Dataset excerpts:
++++

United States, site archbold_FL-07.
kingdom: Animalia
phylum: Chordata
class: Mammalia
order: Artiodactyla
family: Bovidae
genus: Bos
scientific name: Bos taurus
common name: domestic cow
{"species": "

++++

▸ EXERCISE OBJECTIVE: Beginning at the line that contains "phylum: Chordata", reproduce every line down to the last line of the entries above, exactly and only those.

▸ OUTPUT:
phylum: Chordata
class: Mammalia
order: Artiodactyla
family: Bovidae
genus: Bos
scientific name: Bos taurus
common name: domestic cow
{"species": "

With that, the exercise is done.